* **Document segment**
-- Opening Marker --
Skip to content

Task Types

RuleChef supports four task types, each with a canonical output format.

Overview

Type Output Key Output Format Use Case
EXTRACTION spans List[Span] Find text spans (untyped)
NER entities List[Entity] Find typed entities with labels
CLASSIFICATION label str Classify text into categories
TRANSFORMATION Custom Dict Extract structured fields

Extraction

Extraction finds text spans without type labels. Each span has text, start, and end fields.

task = Task(
    name="Date Extraction",
    description="Extract date mentions from text",
    input_schema={"text": "str"},
    output_schema={"spans": "List[Span]"},
    type=TaskType.EXTRACTION,
)

Output format:

{
  "spans": [
    {"text": "January 2024", "start": 10, "end": 22}
  ]
}

Matching Modes

For extraction evaluation, you can choose how spans are compared:

task = Task(
    ...,
    type=TaskType.EXTRACTION,
    matching_mode="text",   # Compare by span text only (default)
    # matching_mode="exact",  # Compare by text + start/end offsets
)

NER (Named Entity Recognition)

NER extracts typed entities. Each entity has text, start, end, and type fields.

from pydantic import BaseModel
from typing import List, Literal

class Entity(BaseModel):
    text: str
    start: int
    end: int
    type: Literal["PERSON", "ORG", "LOCATION"]

class NEROutput(BaseModel):
    entities: List[Entity]

task = Task(
    name="NER",
    description="Extract named entities",
    input_schema={"text": "str"},
    output_schema=NEROutput,
    type=TaskType.NER,
)

Output format:

{
  "entities": [
    {"text": "Alice", "start": 0, "end": 5, "type": "PERSON"},
    {"text": "Acme Corp", "start": 15, "end": 24, "type": "ORG"}
  ]
}

Pydantic schemas

Using a Pydantic model with Literal type fields lets RuleChef automatically discover valid labels and validate outputs at runtime.
-- Closing Marker --
* **Exercise data**
-- Opening Marker --
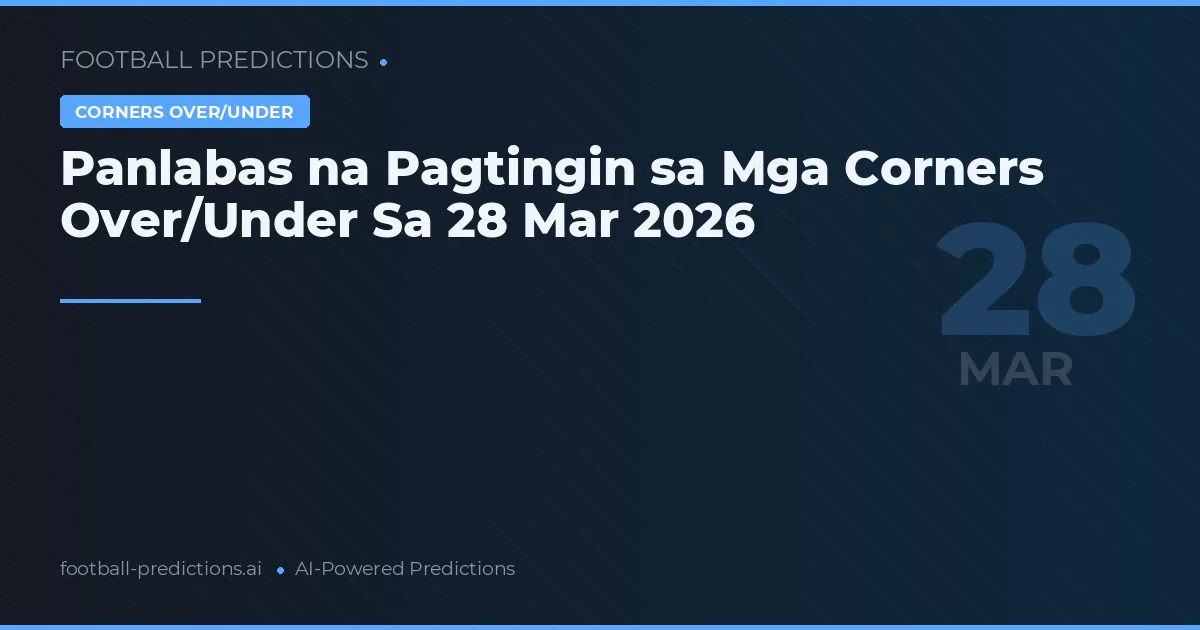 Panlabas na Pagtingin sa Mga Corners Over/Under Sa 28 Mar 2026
-- Closing Marker --
-- Opening Marker --
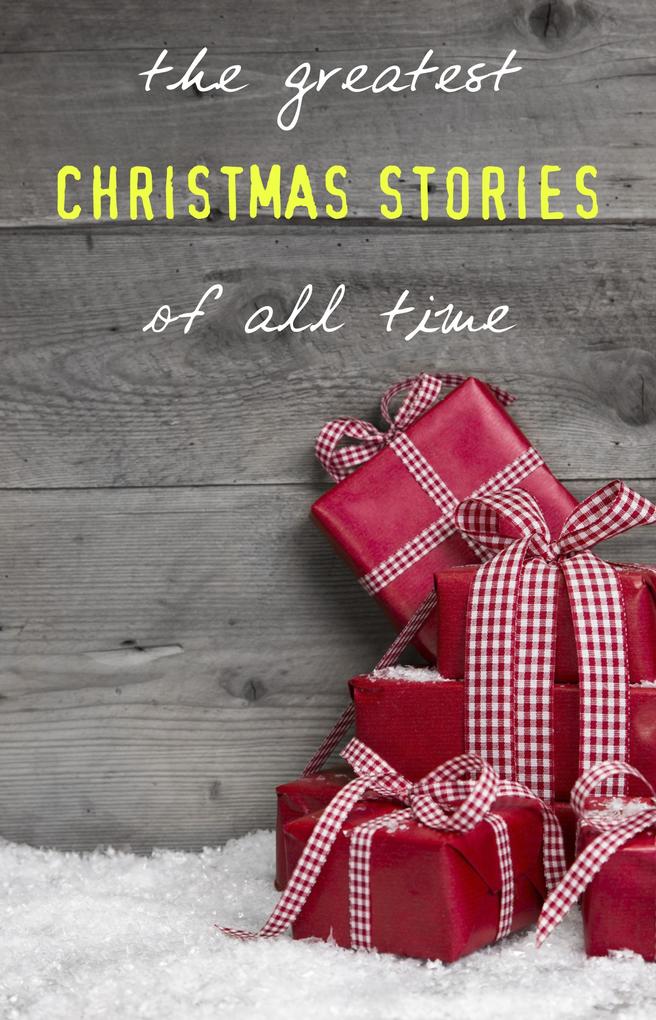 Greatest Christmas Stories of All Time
-- Closing Marker --
* **What to do**
1. According to the RuleChef task types page, what is the default matching mode for extraction evaluation?
2. Say whether each statement agrees with the RuleChef task types page, answering yes or no and quoting the words of the page that decide it: (a) RuleChef supports five task types. (b) Each NER entity has a type field. (c) The "exact" matching mode compares spans by their text only.
3. Take the RuleChef task types page further from where it stops.

* **Answers to the exercises**
1. The default is "text", which compares spans by their text only.

2.
(a) No: "RuleChef supports four task types, each with a canonical output format."
(b) Yes: "Each entity has text, start, end, and type fields."
(c) No: "Compare by text + start/end offsets"

3.
Classification

Classification assigns a single label to each input.

task = Task(
    name="Sentiment",
    description="Classify text sentiment",
    input_schema={"text": "str"},
    output_schema={"label": "str"},
    type=TaskType.CLASSIFICATION,
    text_field="text",
)

Output format:

{"label": "positive"}

Classification matching is case-insensitive and strips whitespace.

Transformation

Transformation extracts arbitrary structured fields. The output schema defines the target shape.

task = Task(
    name="Contact Parser",
    description="Extract name and email from text",
    input_schema={"text": "str"},
    output_schema={"name": "str", "email": "str"},
    type=TaskType.TRANSFORMATION,
)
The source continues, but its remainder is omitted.